Cassie Bjork:                       She said, “Good. Keep doing them.” I was like, “Okay, that’s what landed him on your operating table.” That was the moment, the wakeup call for me like the beginning of my journey of me figuring out what was actually going on and trying to figure out this on my own because what I was being taught wasn’t working for me, wasn’t working for my dad. I saw this life and death possibility of this protocol that I was learning in school and of course that’s really when I dug in to the research and found that most of these, “rules,” that we’ve been told about food and dieting and weight loss, they’re flat out wrong and they’re outdated, one. They’re heavily influenced by large companies and industries who stand to gain from putting up misinformation. Most of all, they’re not working. They’re not making anyone healthier.

Amy:                                     I think that a lot of people can absolutely resonate with your story in one way or another. I know, I refer to that era as the SnackWell fat-free era because I used to love those SnackWell-

Cassie Bjork:                       The green packaging.

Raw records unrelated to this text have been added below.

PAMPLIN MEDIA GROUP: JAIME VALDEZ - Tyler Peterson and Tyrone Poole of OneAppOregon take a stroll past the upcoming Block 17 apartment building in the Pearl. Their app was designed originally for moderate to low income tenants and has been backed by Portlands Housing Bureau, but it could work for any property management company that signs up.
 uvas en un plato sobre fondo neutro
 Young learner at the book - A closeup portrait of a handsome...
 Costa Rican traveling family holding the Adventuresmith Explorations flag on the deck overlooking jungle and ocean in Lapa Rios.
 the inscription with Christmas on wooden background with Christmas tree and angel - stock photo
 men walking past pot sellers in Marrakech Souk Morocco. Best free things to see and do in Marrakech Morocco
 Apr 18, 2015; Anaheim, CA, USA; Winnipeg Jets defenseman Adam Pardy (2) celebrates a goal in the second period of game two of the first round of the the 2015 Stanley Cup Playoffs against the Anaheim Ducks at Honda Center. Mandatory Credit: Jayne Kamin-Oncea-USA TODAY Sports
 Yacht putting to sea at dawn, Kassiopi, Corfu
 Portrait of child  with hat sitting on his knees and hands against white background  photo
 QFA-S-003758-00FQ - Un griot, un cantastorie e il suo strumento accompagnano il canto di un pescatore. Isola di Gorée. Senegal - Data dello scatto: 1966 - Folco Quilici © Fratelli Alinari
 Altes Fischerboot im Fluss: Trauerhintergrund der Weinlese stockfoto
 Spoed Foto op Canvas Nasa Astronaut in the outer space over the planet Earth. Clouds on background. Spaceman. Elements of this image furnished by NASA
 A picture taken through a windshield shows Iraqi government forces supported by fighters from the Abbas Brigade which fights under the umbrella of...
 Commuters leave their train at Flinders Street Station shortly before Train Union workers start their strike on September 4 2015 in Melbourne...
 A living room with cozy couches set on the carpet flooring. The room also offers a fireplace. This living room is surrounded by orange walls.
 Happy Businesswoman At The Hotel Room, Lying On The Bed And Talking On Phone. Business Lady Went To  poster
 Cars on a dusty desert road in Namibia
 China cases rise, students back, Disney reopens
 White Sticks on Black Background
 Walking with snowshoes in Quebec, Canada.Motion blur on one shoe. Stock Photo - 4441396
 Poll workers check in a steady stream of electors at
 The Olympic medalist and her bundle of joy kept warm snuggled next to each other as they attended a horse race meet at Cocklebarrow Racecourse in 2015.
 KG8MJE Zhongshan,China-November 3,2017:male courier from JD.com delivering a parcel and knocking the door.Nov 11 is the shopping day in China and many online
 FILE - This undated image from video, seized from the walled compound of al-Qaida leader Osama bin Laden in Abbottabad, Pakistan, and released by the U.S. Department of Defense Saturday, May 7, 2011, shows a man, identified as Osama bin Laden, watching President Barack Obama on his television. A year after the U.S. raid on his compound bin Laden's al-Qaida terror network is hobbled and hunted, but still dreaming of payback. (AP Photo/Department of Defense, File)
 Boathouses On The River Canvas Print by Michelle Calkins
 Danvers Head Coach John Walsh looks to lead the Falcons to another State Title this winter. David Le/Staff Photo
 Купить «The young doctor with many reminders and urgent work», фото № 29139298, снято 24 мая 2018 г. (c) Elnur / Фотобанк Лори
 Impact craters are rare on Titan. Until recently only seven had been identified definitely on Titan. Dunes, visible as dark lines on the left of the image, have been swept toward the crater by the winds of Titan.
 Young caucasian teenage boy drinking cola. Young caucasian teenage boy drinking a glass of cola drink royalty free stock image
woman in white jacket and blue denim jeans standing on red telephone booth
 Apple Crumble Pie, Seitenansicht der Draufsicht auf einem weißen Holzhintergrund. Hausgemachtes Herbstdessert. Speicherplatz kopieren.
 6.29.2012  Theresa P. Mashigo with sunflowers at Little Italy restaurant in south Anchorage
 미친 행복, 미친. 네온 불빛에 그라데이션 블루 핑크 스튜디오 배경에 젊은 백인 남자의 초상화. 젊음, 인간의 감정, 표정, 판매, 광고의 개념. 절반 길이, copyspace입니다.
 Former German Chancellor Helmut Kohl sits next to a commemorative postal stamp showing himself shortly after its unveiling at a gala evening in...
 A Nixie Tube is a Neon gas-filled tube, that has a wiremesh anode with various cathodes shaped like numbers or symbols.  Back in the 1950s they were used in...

Amy:                                     Right, right. That’s when I was really suffering from PCOS the most too when I was eating fat-free, high sugar, lots of sugar, fat-free frozen yogurt, bagels, fat-free cream cheese. That’s what I subsisted on. How did you shift your thinking especially now that you knew that the diet was making your dad sick? How did you recover from that Standard American Diet? How did you help your dad recover?

Cassie Bjork:                       I think when I was really diving into the research on all this, when I was questioning all these rules and I was reading out the nutrition research I could get my hands on, I was really dumbstruck by what I discovered. I was reading that cholesterol wasn’t the villain that we were told it was, in fact it’s actually an essential nutrient and high fat diets weren’t unhealthy at all. In fact, they appear to actually be more beneficial than high carb ones because of how they regulate blood sugar and insulin. I learned that there’s a lot more that goes into metabolism than just calories and there’s other important factors like hormones and thyroid and stress and sleep.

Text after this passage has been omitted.